Data entries:
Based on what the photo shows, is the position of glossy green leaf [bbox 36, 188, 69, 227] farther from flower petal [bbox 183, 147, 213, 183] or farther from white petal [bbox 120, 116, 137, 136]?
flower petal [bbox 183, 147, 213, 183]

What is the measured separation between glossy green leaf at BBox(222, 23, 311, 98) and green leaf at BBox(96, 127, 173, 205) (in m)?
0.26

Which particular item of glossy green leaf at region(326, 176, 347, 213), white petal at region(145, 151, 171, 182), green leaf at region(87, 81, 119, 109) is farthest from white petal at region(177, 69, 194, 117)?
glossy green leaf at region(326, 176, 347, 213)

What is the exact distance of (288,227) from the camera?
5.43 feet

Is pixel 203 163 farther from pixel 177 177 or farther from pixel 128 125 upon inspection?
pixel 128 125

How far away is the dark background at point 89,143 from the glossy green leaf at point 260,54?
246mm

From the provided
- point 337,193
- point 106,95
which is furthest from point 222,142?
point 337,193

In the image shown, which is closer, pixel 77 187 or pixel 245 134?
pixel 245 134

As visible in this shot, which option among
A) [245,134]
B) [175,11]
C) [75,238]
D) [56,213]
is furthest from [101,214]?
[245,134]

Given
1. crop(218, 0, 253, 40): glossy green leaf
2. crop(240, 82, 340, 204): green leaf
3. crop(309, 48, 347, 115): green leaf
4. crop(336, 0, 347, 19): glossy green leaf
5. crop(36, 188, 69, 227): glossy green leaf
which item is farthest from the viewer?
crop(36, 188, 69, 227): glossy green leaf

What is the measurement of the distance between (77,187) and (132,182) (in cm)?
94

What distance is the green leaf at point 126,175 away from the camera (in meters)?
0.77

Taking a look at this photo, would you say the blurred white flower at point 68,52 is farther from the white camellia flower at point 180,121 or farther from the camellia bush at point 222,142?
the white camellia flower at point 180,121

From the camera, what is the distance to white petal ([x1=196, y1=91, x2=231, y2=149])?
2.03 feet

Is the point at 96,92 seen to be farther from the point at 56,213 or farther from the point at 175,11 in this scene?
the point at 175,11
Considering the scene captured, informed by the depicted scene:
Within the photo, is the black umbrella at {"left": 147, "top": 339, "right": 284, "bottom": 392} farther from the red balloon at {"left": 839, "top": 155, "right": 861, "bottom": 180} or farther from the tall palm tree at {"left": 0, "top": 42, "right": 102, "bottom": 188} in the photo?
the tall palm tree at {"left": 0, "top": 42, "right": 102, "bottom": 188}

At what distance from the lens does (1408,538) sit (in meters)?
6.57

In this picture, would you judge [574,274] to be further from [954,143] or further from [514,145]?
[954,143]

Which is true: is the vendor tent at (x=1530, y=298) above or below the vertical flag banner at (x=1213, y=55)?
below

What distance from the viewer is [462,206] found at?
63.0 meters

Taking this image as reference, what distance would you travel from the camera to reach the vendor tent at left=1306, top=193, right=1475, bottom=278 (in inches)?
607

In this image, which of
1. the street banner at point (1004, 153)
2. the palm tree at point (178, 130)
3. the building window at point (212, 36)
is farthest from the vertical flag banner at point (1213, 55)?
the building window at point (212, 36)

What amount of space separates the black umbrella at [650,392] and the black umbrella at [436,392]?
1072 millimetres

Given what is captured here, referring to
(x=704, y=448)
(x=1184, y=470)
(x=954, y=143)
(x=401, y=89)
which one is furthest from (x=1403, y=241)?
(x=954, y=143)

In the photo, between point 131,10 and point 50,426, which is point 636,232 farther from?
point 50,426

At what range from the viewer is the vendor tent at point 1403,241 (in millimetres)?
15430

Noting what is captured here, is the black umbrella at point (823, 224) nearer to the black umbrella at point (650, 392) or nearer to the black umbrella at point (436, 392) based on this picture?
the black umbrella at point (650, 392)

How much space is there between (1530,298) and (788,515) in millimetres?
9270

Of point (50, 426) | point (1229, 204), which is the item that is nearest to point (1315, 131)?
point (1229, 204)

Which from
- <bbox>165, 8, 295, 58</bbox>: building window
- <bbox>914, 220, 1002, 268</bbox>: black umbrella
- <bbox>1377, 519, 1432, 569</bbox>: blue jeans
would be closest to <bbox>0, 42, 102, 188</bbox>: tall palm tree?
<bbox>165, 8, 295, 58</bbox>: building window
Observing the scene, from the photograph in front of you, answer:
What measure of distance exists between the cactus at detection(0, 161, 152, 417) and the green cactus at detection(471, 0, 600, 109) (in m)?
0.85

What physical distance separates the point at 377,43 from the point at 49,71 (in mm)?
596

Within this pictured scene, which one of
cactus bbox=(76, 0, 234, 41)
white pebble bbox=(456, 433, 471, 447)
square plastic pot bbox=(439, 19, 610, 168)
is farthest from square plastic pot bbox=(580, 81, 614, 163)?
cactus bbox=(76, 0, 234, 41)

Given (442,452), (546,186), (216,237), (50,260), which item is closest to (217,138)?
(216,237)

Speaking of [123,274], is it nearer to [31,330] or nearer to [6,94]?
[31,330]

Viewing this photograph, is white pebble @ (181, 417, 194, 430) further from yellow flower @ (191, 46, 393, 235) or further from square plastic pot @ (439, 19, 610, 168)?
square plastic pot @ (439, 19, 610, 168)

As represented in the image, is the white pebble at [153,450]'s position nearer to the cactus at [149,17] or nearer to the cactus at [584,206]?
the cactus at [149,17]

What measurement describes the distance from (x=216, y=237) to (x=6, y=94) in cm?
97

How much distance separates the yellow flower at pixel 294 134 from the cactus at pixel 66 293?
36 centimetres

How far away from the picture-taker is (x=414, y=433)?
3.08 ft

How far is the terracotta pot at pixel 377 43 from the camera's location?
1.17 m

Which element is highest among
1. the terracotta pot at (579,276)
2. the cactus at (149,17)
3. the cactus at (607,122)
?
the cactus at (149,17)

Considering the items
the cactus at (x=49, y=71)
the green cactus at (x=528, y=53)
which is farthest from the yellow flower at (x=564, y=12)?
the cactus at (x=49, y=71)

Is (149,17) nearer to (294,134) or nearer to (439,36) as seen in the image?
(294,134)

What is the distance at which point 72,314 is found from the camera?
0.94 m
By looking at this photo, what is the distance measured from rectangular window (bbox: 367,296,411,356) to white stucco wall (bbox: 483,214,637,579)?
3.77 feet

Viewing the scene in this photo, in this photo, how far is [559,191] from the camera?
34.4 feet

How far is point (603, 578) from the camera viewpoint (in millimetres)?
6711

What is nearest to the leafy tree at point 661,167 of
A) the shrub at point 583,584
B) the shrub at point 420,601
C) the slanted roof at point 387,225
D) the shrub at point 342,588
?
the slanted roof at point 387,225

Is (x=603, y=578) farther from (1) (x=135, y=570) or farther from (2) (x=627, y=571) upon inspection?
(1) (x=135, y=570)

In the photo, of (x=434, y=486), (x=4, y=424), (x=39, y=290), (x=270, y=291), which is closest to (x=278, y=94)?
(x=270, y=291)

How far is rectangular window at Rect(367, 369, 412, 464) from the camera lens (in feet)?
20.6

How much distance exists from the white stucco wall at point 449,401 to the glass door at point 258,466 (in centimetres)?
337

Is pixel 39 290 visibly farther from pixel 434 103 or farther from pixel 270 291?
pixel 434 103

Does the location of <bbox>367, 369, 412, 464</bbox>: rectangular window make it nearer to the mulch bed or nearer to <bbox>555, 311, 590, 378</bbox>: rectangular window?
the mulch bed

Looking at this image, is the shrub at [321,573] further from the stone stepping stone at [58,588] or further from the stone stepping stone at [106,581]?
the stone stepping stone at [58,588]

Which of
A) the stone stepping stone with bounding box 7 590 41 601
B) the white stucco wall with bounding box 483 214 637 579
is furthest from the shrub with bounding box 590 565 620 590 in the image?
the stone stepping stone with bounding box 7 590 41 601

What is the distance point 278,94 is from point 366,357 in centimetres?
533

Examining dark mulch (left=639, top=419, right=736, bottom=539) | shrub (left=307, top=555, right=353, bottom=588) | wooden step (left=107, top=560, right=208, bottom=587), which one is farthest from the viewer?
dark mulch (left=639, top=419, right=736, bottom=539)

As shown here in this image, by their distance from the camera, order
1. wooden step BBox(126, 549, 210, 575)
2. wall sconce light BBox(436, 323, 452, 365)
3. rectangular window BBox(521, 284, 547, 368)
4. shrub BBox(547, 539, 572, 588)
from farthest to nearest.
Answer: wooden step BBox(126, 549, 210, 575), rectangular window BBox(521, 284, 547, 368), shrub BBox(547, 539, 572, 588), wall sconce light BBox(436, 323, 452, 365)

**Task requirements**
Repeat only the stretch of lines that opens with the line containing "In the photo, of" and closes with the final line of the entries, both included, exactly as written.

**Problem solution**
In the photo, of (x=434, y=486), (x=4, y=424), (x=39, y=290), (x=270, y=291), which is closest to (x=278, y=94)?
(x=270, y=291)

How far is rectangular window at Rect(367, 369, 412, 464) from the camera lens (in feet)?
20.6

How much distance exists from the white stucco wall at point 449,401 to the glass door at point 258,466 (in centimetres)?
337

Is pixel 39 290 visibly farther from pixel 434 103 or farther from pixel 270 291?
pixel 434 103

Does the location of <bbox>367, 369, 412, 464</bbox>: rectangular window make it nearer to the mulch bed or nearer to <bbox>555, 311, 590, 378</bbox>: rectangular window?
the mulch bed

Looking at this image, is the shrub at [321,573] further from the stone stepping stone at [58,588] or further from the stone stepping stone at [106,581]?
the stone stepping stone at [58,588]

Which of
A) the stone stepping stone with bounding box 7 590 41 601
B) the white stucco wall with bounding box 483 214 637 579
is furthest from the shrub with bounding box 590 565 620 590 in the image?
the stone stepping stone with bounding box 7 590 41 601

What is the distance point 278,94 is from point 366,357 in centimetres?
533

Examining dark mulch (left=639, top=419, right=736, bottom=539) | shrub (left=307, top=555, right=353, bottom=588) | wooden step (left=107, top=560, right=208, bottom=587), which one is farthest from the viewer?
dark mulch (left=639, top=419, right=736, bottom=539)

As shown here in this image, by their distance from the camera, order
1. wooden step BBox(126, 549, 210, 575)
2. wall sconce light BBox(436, 323, 452, 365)
3. rectangular window BBox(521, 284, 547, 368)
4. shrub BBox(547, 539, 572, 588)
from farthest to nearest.
Answer: wooden step BBox(126, 549, 210, 575), rectangular window BBox(521, 284, 547, 368), shrub BBox(547, 539, 572, 588), wall sconce light BBox(436, 323, 452, 365)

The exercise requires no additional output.